• _Data lines_
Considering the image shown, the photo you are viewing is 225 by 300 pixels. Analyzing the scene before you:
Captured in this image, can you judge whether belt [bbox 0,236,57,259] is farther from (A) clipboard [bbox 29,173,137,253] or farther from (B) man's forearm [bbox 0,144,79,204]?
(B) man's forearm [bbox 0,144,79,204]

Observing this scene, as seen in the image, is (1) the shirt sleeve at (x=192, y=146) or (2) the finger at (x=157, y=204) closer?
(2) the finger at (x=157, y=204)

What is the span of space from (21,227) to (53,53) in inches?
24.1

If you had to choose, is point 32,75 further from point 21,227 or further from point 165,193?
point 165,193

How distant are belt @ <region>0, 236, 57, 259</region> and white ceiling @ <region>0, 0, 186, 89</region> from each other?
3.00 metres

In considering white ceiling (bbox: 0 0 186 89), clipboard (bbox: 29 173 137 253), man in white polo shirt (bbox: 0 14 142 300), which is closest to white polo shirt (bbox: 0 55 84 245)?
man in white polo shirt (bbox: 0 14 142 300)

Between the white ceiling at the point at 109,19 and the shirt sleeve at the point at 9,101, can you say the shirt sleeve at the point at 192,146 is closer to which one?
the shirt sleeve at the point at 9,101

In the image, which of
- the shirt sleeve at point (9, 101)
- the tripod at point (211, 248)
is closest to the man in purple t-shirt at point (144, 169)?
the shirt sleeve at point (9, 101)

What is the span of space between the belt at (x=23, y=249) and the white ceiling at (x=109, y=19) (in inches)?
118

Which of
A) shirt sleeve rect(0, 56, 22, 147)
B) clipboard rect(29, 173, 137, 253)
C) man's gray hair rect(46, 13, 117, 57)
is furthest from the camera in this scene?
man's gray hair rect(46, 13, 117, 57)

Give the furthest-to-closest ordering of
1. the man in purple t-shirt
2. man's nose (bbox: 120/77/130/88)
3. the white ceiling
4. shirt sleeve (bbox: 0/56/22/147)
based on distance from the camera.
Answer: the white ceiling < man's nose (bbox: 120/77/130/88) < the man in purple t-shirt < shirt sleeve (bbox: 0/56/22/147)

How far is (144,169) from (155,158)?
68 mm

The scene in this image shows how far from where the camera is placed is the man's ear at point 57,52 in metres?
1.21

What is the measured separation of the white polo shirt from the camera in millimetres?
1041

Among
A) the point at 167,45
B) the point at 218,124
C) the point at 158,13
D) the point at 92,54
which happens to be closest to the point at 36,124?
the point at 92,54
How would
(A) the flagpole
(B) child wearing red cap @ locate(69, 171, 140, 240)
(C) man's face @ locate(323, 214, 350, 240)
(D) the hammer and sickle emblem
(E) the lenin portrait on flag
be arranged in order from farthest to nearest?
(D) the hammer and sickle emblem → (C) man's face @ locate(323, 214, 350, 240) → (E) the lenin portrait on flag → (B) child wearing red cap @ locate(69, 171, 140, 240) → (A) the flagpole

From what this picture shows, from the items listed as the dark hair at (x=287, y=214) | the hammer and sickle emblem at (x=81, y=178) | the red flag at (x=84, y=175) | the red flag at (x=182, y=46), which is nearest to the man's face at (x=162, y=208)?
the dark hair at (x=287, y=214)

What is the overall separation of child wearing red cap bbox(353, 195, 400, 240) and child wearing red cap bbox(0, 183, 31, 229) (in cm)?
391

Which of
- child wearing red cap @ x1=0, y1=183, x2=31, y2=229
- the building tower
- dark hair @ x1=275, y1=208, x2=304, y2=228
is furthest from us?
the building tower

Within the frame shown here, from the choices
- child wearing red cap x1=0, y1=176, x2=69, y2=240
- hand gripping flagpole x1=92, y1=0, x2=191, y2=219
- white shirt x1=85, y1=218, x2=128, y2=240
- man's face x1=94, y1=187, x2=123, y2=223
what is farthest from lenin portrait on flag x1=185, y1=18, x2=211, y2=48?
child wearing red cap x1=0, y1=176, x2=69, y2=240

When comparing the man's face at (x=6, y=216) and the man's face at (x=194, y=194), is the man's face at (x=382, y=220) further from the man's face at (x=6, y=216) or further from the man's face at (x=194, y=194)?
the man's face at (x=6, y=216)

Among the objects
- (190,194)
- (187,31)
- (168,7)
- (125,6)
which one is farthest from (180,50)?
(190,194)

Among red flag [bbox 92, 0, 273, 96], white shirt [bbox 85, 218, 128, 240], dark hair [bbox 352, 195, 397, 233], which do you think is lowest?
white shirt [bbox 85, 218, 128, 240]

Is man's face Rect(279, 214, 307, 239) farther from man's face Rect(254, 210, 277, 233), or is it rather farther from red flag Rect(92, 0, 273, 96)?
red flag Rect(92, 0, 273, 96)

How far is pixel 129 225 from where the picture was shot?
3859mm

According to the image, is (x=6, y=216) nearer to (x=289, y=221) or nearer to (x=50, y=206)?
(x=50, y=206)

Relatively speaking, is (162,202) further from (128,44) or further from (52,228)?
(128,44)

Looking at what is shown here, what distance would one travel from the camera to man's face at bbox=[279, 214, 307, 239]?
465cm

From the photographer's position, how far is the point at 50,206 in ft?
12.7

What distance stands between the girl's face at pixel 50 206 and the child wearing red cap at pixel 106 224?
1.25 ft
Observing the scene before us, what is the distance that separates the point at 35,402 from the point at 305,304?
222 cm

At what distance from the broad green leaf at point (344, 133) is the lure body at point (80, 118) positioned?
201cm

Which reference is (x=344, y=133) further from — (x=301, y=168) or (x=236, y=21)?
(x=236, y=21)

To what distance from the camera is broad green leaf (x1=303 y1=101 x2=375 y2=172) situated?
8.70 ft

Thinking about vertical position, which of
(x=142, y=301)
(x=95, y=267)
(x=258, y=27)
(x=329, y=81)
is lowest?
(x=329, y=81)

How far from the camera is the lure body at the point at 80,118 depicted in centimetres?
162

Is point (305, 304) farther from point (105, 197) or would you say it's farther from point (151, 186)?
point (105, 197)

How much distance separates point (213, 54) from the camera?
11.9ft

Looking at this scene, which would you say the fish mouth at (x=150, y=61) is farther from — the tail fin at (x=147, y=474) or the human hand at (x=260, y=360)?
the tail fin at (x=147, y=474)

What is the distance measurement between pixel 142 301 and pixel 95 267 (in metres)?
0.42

• _What is asked_
Copy all of the records above word for word.

• _Expected output_
Considering the image shown, the photo you are viewing is 225 by 300 pixels. Analyzing the scene before you:
Captured in this image, can you judge whether belt [bbox 0,236,57,259] is farther from (A) clipboard [bbox 29,173,137,253] or farther from (B) man's forearm [bbox 0,144,79,204]?
(B) man's forearm [bbox 0,144,79,204]

Observing this scene, as seen in the image, is (1) the shirt sleeve at (x=192, y=146) or (2) the finger at (x=157, y=204) closer?
(2) the finger at (x=157, y=204)

What is the span of space from (21,227) to (53,53) in inches?
24.1

If you had to choose, is point 32,75 further from point 21,227 or further from point 165,193?
point 165,193

How distant are belt @ <region>0, 236, 57, 259</region> and white ceiling @ <region>0, 0, 186, 89</region> from each other?
3.00 metres

In considering white ceiling (bbox: 0 0 186 89), clipboard (bbox: 29 173 137 253), man in white polo shirt (bbox: 0 14 142 300), which is closest to white polo shirt (bbox: 0 55 84 245)?
man in white polo shirt (bbox: 0 14 142 300)

Between the white ceiling at the point at 109,19 and the shirt sleeve at the point at 9,101, can you say the shirt sleeve at the point at 192,146 is closer to which one?
the shirt sleeve at the point at 9,101

In the image, which of
- the shirt sleeve at point (9, 101)
- the tripod at point (211, 248)
is closest to the man in purple t-shirt at point (144, 169)?
the shirt sleeve at point (9, 101)

What is the span of space between the belt at (x=23, y=249) and the white ceiling at (x=109, y=19) (in inches)?
118

Which of
A) shirt sleeve rect(0, 56, 22, 147)
B) clipboard rect(29, 173, 137, 253)
C) man's gray hair rect(46, 13, 117, 57)
is furthest from the camera in this scene?
man's gray hair rect(46, 13, 117, 57)

Give the furthest-to-closest ordering of
1. the man in purple t-shirt
2. man's nose (bbox: 120/77/130/88)
3. the white ceiling
4. shirt sleeve (bbox: 0/56/22/147)
based on distance from the camera.
Answer: the white ceiling < man's nose (bbox: 120/77/130/88) < the man in purple t-shirt < shirt sleeve (bbox: 0/56/22/147)

How far is (144,169) from (155,158)?
68 mm

The scene in this image shows how far from where the camera is placed is the man's ear at point 57,52 in metres?
1.21

What is the measured separation of the white polo shirt from the camera in millimetres?
1041

Among
A) the point at 167,45
B) the point at 218,124
C) the point at 158,13
D) the point at 92,54
which happens to be closest to the point at 36,124?
the point at 92,54
How would
(A) the flagpole
(B) child wearing red cap @ locate(69, 171, 140, 240)
(C) man's face @ locate(323, 214, 350, 240)
(D) the hammer and sickle emblem
(E) the lenin portrait on flag
be arranged in order from farthest to nearest?
(D) the hammer and sickle emblem → (C) man's face @ locate(323, 214, 350, 240) → (E) the lenin portrait on flag → (B) child wearing red cap @ locate(69, 171, 140, 240) → (A) the flagpole

From what this picture shows, from the items listed as the dark hair at (x=287, y=214) | the hammer and sickle emblem at (x=81, y=178) | the red flag at (x=84, y=175) | the red flag at (x=182, y=46), which is nearest to the man's face at (x=162, y=208)?
the dark hair at (x=287, y=214)

What is the overall separation of child wearing red cap bbox(353, 195, 400, 240) and child wearing red cap bbox(0, 183, 31, 229) (in cm)?
391

Which of
- child wearing red cap @ x1=0, y1=183, x2=31, y2=229
- the building tower
- dark hair @ x1=275, y1=208, x2=304, y2=228
is furthest from us?
the building tower

Within the frame shown here, from the choices
- child wearing red cap x1=0, y1=176, x2=69, y2=240
- hand gripping flagpole x1=92, y1=0, x2=191, y2=219
- white shirt x1=85, y1=218, x2=128, y2=240
- man's face x1=94, y1=187, x2=123, y2=223
what is farthest from lenin portrait on flag x1=185, y1=18, x2=211, y2=48?
child wearing red cap x1=0, y1=176, x2=69, y2=240

When comparing the man's face at (x=6, y=216) and the man's face at (x=194, y=194), is the man's face at (x=382, y=220) further from the man's face at (x=6, y=216) or further from the man's face at (x=194, y=194)?
the man's face at (x=6, y=216)

Among the objects
- (190,194)
- (187,31)
- (168,7)
- (125,6)
which one is farthest from (180,50)?
(190,194)

Among red flag [bbox 92, 0, 273, 96], white shirt [bbox 85, 218, 128, 240], dark hair [bbox 352, 195, 397, 233], which do you think is lowest?
white shirt [bbox 85, 218, 128, 240]

Is man's face Rect(279, 214, 307, 239) farther from man's face Rect(254, 210, 277, 233), or is it rather farther from red flag Rect(92, 0, 273, 96)?
red flag Rect(92, 0, 273, 96)

How far is pixel 129 225 from where the picture was shot?
3859mm

According to the image, is (x=6, y=216) nearer to (x=289, y=221) or nearer to (x=50, y=206)?
(x=50, y=206)

Relatively speaking, is (162,202) further from (128,44) or further from (52,228)?
(128,44)

Looking at what is shown here, what distance would one travel from the camera to man's face at bbox=[279, 214, 307, 239]?
465cm

From the photographer's position, how far is the point at 50,206 in ft?
12.7

What distance stands between the girl's face at pixel 50 206 and the child wearing red cap at pixel 106 224?
1.25 ft
Observing the scene before us, what is the distance that separates the point at 35,402 from the point at 305,304?
222 cm

At what distance from the broad green leaf at point (344, 133) is the lure body at point (80, 118) positioned?
201cm

Which reference is (x=344, y=133) further from — (x=301, y=168) or (x=236, y=21)?
(x=236, y=21)

To what distance from the camera is broad green leaf (x1=303 y1=101 x2=375 y2=172) situated?
8.70 ft

Thinking about vertical position, which of
(x=142, y=301)
(x=95, y=267)
(x=258, y=27)
(x=329, y=81)
is lowest?
(x=329, y=81)

How far from the camera is the lure body at the point at 80,118 depicted in centimetres?
162

Is point (305, 304) farther from point (105, 197) or would you say it's farther from point (151, 186)?
point (105, 197)

How much distance separates point (213, 54) from the camera?
11.9ft

Looking at this scene, which would you say the fish mouth at (x=150, y=61) is farther from — the tail fin at (x=147, y=474) or the human hand at (x=260, y=360)?
the tail fin at (x=147, y=474)

What is the distance measurement between pixel 142 301 and pixel 95 267 (in metres)?
0.42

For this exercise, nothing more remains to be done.